Synthesis and characterization of side-chain liquid crystalline polymers and oriented elastomers containing terminal perfluorocarbon chains

Abstract

Several novel chiral side-chain liquid crystalline (LC) polysiloxane resins containing epoxy groups and mesogenic components have been graft copolymerized by a one-step hydrosilylation reaction with poly(methylhydrogeno)siloxane, an epoxy monomer 2-(allyloxymethyl)oxirane, and chiral fluorinated liquid-crystalline monomers 4′-(4-(allyloxy)benzoyloxy)biphenyl-4-yl 6-(perfluorooctanoyloxy)hexahydrofuro[3,2-b]furan-3-yl adipate and 4′-(4-(undec-10-enoyloxy)benzoyloxy)biphenyl-4-yl 6-(perfluorooctanoyloxy)hexahydrofuro[3,2-b]furan-3-yl adipate.
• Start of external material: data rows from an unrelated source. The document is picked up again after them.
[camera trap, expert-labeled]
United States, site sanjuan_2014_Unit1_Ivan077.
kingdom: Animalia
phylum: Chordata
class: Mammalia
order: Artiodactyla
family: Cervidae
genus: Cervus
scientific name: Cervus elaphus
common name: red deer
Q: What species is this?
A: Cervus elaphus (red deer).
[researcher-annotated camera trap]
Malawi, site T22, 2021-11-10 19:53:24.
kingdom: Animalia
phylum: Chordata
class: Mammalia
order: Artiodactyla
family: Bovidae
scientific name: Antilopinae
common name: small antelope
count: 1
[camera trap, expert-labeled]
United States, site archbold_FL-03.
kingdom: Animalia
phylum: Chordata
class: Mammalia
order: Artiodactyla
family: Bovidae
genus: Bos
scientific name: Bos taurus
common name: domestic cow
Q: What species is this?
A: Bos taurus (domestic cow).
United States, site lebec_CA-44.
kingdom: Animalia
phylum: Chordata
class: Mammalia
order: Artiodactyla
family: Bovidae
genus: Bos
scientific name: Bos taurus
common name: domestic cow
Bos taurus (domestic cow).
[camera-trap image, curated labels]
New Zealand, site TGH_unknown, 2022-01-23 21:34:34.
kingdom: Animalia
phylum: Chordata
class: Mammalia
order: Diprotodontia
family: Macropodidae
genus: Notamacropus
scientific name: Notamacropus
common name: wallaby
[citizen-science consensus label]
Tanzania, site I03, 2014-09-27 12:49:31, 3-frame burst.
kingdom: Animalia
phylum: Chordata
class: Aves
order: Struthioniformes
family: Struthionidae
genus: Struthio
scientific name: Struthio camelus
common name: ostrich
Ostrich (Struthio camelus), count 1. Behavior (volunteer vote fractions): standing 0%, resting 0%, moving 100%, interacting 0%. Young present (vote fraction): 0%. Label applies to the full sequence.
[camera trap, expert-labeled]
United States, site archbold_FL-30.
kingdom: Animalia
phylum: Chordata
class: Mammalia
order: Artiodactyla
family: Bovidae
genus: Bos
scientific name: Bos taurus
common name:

The synthesized epoxy resins are cured using 4,4′-diaminodiphenyl-methane in mesophase state under a magnetic field to obtain crosslinked oriented elastomers. The chemical structures, LC properties and surface morphology of the monomers, the resins and the liquid crystalline elastomers (LCEs) are characterized by use of various experimental techniques such as FTIR, 1H NMR, EA, TGA, DSC, POM, and X-ray measurements. The mesomorphic properties of the synthesized resins and corresponding oriented elastomers are influenced by the terminal perfluorocarbon chains components effectively. The resins show chiral nematic and chiral smectic C phases (Sc*), and Sc* are frozen in their corresponding oriented elastomers. The LC phases are verified by X-ray measurements, and the orientational order parameters of the oriented LCEs are calculated as well.